**Written exercise:**
Output the line containing "What is the measurement" and all subsequent lines of the listing below, copied exactly, with no other lines.

**Data for this task:**
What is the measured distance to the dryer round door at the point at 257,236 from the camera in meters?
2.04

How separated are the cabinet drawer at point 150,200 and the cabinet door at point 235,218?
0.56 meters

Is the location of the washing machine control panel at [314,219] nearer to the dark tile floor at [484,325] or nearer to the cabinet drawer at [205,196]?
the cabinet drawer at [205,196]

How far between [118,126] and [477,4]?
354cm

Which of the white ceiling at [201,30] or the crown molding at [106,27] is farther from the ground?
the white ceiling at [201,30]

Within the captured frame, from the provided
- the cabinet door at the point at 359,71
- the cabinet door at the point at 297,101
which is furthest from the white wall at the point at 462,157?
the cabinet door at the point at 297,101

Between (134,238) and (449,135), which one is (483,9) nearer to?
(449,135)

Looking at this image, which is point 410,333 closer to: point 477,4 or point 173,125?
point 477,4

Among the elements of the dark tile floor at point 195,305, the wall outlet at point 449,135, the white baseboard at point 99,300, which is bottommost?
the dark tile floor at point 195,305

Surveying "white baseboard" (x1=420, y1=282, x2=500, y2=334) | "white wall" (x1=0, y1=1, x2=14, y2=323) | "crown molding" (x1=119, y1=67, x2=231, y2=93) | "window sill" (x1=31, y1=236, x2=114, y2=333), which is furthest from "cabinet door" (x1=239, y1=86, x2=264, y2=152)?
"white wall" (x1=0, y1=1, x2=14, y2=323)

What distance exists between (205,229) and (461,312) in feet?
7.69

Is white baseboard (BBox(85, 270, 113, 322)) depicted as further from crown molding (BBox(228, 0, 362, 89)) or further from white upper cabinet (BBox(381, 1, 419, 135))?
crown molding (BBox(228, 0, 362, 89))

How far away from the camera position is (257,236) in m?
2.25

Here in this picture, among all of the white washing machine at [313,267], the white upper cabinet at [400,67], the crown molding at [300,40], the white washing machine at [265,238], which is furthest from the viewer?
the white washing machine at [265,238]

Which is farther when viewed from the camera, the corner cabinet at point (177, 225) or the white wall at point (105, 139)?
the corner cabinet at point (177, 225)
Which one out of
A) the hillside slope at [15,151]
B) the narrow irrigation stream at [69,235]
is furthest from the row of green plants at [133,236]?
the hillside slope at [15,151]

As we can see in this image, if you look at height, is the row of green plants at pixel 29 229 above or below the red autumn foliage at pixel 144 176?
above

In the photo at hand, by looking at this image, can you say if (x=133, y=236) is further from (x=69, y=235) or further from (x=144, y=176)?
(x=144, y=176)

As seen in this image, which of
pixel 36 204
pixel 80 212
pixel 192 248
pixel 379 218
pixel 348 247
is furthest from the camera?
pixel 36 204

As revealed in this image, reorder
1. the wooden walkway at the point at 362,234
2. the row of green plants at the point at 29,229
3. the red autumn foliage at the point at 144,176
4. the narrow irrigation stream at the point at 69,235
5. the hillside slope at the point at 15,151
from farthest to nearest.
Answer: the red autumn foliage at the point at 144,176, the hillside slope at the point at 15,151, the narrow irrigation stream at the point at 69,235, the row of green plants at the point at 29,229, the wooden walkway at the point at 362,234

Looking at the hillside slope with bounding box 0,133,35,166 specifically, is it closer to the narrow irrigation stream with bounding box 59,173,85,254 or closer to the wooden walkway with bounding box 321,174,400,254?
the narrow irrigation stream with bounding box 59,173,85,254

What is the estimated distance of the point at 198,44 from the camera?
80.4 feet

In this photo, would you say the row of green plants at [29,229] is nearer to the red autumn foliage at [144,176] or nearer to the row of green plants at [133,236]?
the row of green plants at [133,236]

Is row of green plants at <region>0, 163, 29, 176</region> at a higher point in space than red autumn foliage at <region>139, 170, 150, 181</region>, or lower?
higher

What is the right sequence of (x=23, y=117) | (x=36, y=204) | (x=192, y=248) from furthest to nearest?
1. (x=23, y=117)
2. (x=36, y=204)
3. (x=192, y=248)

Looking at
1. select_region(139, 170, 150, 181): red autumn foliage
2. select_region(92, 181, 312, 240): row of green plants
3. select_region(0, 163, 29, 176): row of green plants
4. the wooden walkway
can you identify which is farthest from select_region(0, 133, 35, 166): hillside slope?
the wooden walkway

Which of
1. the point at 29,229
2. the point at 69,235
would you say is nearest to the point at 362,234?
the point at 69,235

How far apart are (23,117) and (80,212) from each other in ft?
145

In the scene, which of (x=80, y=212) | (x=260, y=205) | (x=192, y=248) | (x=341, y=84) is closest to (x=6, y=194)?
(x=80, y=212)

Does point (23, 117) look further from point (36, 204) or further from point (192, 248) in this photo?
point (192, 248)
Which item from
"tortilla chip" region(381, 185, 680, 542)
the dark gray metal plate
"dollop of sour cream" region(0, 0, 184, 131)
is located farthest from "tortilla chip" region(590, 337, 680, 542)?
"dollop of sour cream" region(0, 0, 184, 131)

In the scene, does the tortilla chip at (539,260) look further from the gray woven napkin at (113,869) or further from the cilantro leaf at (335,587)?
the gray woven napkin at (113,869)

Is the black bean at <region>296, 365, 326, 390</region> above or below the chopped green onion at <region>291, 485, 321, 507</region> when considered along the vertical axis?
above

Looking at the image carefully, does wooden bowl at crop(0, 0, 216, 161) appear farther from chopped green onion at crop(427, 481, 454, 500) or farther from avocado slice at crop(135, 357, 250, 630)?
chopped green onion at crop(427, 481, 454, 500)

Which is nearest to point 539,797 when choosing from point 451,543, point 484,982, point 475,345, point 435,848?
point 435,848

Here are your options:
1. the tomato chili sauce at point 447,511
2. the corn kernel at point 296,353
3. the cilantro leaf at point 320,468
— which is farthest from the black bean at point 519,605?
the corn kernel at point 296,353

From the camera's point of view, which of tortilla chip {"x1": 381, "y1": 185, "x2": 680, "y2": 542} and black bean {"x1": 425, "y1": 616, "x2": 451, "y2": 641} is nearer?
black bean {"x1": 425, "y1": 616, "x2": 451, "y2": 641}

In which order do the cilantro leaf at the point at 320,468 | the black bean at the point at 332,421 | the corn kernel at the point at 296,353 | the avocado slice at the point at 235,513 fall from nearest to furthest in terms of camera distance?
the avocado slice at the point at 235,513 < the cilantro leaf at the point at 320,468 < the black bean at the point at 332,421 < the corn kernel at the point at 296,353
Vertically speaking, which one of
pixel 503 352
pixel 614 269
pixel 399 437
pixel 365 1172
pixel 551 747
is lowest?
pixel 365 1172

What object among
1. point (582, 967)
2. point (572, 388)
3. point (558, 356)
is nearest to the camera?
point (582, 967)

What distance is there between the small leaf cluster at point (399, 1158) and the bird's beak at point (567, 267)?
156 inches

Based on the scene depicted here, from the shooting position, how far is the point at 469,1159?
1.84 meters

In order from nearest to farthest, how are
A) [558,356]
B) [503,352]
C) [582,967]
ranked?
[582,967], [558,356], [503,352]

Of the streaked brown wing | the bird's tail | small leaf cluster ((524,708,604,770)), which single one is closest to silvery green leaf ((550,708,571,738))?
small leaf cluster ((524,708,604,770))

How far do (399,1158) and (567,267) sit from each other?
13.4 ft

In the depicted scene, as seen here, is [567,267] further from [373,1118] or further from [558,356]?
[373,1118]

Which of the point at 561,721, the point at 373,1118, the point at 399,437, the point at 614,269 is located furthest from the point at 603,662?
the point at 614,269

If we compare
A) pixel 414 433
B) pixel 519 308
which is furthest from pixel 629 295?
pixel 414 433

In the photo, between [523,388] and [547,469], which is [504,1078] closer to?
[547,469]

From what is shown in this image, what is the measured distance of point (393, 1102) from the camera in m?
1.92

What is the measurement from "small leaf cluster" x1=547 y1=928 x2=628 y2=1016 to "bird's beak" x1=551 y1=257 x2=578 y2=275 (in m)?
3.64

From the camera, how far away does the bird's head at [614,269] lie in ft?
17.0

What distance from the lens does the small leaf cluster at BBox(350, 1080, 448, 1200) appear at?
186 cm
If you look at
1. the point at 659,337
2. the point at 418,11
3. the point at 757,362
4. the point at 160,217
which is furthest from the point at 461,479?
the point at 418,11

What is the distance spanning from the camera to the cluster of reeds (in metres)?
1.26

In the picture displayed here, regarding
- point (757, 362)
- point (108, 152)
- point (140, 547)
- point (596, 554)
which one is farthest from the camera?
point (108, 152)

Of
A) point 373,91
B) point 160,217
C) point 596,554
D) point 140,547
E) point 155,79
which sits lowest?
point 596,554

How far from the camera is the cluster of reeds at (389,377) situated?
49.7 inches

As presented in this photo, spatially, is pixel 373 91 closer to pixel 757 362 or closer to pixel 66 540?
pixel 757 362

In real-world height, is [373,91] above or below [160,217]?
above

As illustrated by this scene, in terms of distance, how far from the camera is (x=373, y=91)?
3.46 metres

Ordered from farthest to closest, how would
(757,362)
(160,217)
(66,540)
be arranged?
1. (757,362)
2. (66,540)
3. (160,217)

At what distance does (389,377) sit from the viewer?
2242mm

**Task result:**
What is the measurement from "small leaf cluster" x1=547 y1=928 x2=628 y2=1016 to "bird's beak" x1=551 y1=257 x2=578 y2=275 (in m)?
3.64

From the camera, how far away does the bird's head at [614,269] lie in ft?
17.0

What distance from the lens does the small leaf cluster at BBox(350, 1080, 448, 1200) appear at?
186 cm
If you look at
1. the point at 659,337
2. the point at 418,11
3. the point at 757,362
4. the point at 160,217
which is furthest from the point at 461,479?
the point at 418,11

What is the distance spanning from the camera to the cluster of reeds (in metres)?
1.26

In the picture displayed here, regarding
- point (757, 362)
- point (108, 152)
- point (140, 547)
- point (596, 554)
which one is farthest from the camera?
point (108, 152)

Of
A) point 373,91
B) point 160,217
C) point 596,554
D) point 140,547
E) point 155,79
which sits lowest?
point 596,554

How far from the camera is the cluster of reeds at (389,377) situated?
49.7 inches

As presented in this photo, spatially, is pixel 373 91 closer to pixel 757 362 or closer to pixel 66 540?
pixel 757 362

In real-world height, is [373,91] above or below [160,217]?
above

As illustrated by this scene, in terms of distance, how far from the camera is (x=373, y=91)?
3.46 metres

Ordered from farthest to closest, how would
(757,362)
(160,217)
(66,540)
be arranged?
1. (757,362)
2. (66,540)
3. (160,217)

At what distance does (389,377) sit from the viewer?
2242mm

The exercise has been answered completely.